Dieser Eintrag stammt von Ceylan Yigit

Persönliche Erlebnisse einer Frau während des
2. Weltkrieges 

Ergebnisse eines Interviews mit Frau Emma D. aus Hamburg-Bergedorf

Emma D. hat während des Krieges, 1 Kilometer entfernt vom Konzentrationslager in Neuengamme mit ihren 9 Kindern gewohnt. Sie hatte keine Ahnung, was dort geschah und dachte, dass dort Kriegsgefangene und Kriminelle "gehalten" wurden, die bestraft werden mussten. Sie hat zu der Zeit mit ihrer Familie, wie die meisten damals, Landwirtschaft betrieben und hatte einen französischen und drei russische Strafgefangene als Arbeiter bei sich. Die wurden von der Wehrmacht abgeholt, aber sie musste sie verpflegen. 

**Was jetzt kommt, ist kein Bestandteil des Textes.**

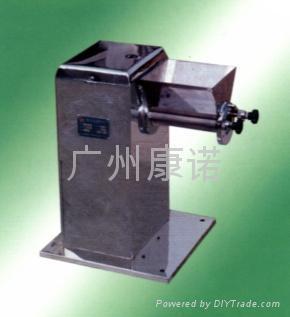 小型槽形混合机(全不锈钢) 5
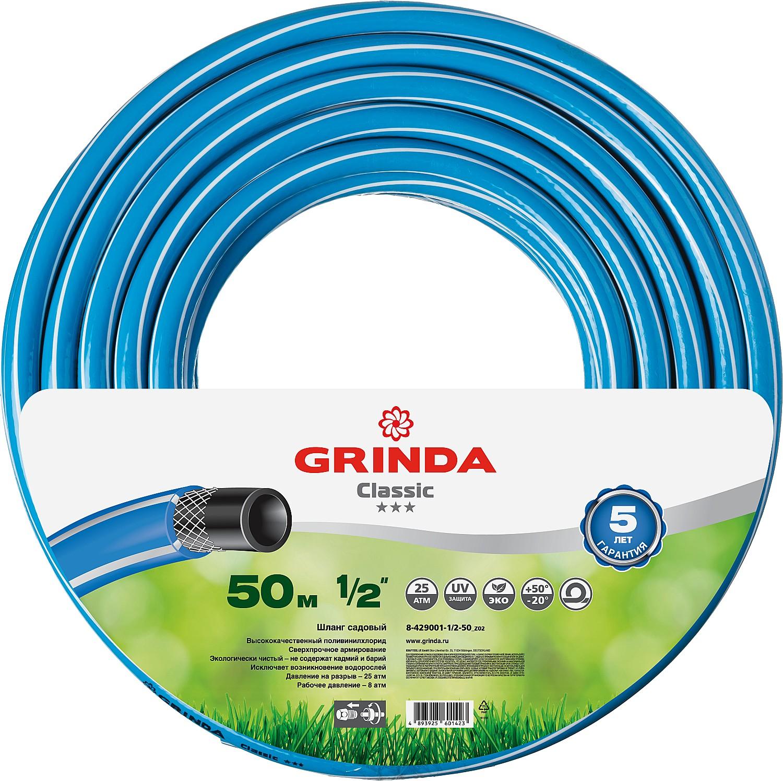 Шланг поливочный Grinda, садовый, армированный. 8-429001-1/2-50_z02 цена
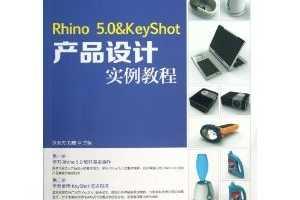 Rhino 5.0 & KeyShot产品设计实例教程 [平装] ~ 张亚先 刘勇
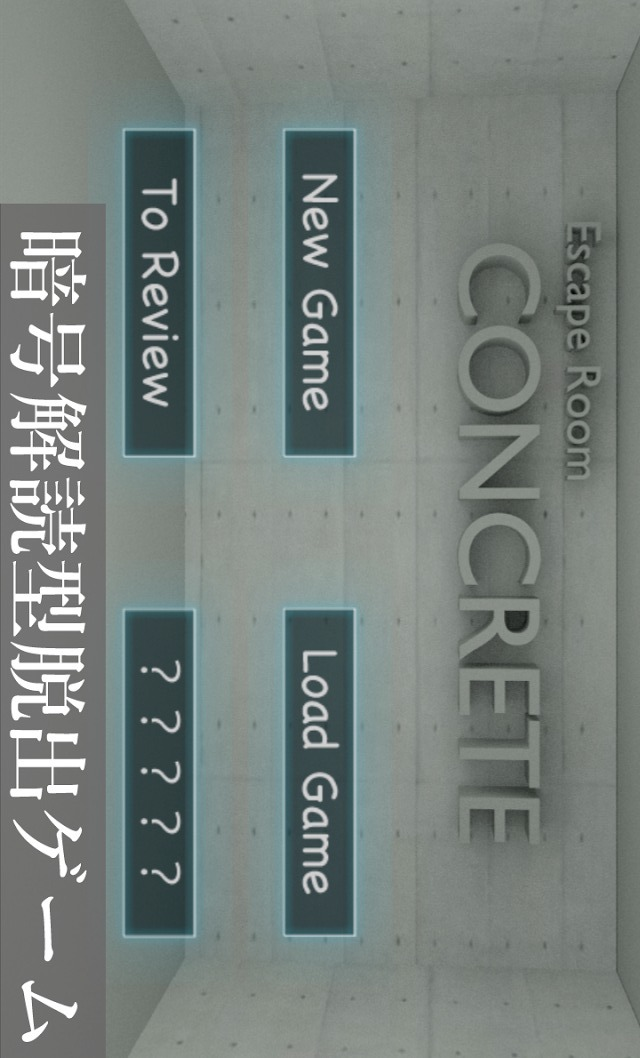 【脱出ゲーム】 CONCRETE 【激ムズ暗号 謎解き 】のスクリーンショット_1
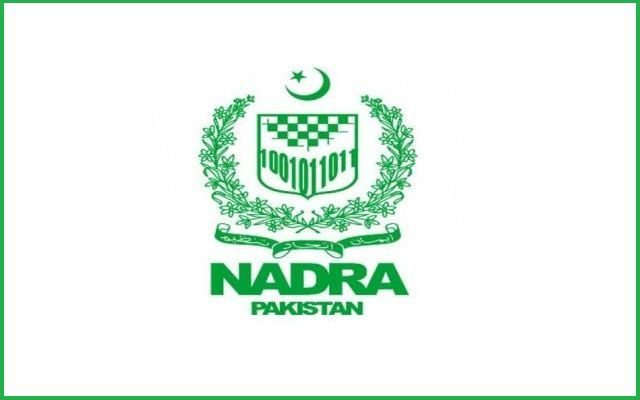 Nadra launches online registration facility for ID card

Emma hat sehr viele Erlebnisse gehabt, deshalb hat sie auch etwas durcheinander erzählt. Es waren für sie Erlebnisse, die sie nie vergessen wird. Am Ende des Krieges, als die Engländer als Besatzungsmacht in Bergedorf waren, erklang ein furchtbarer Pfiff von der Lock des Zuges, überall waren englische Soldaten. Der Zug war voll mit Menschen, es waren SS- und NSDAP- Leute. Es standen leere LKWs und ein Zug, in denen die SS- und NSDAP- Leute einsteigen sollten. Als einer vom Gelände zu den Gärten zu fliehen versuchte, wurde er von einem der Engländer erschossen. Als alle verfrachtet waren, versuchten einige von ihnen noch, Adressen und Namen herunterzuwerfen, die dann von den zuschauenden Menschen aufgesammelt wurden, um ihre Angehörigen benachrichtigen zu können.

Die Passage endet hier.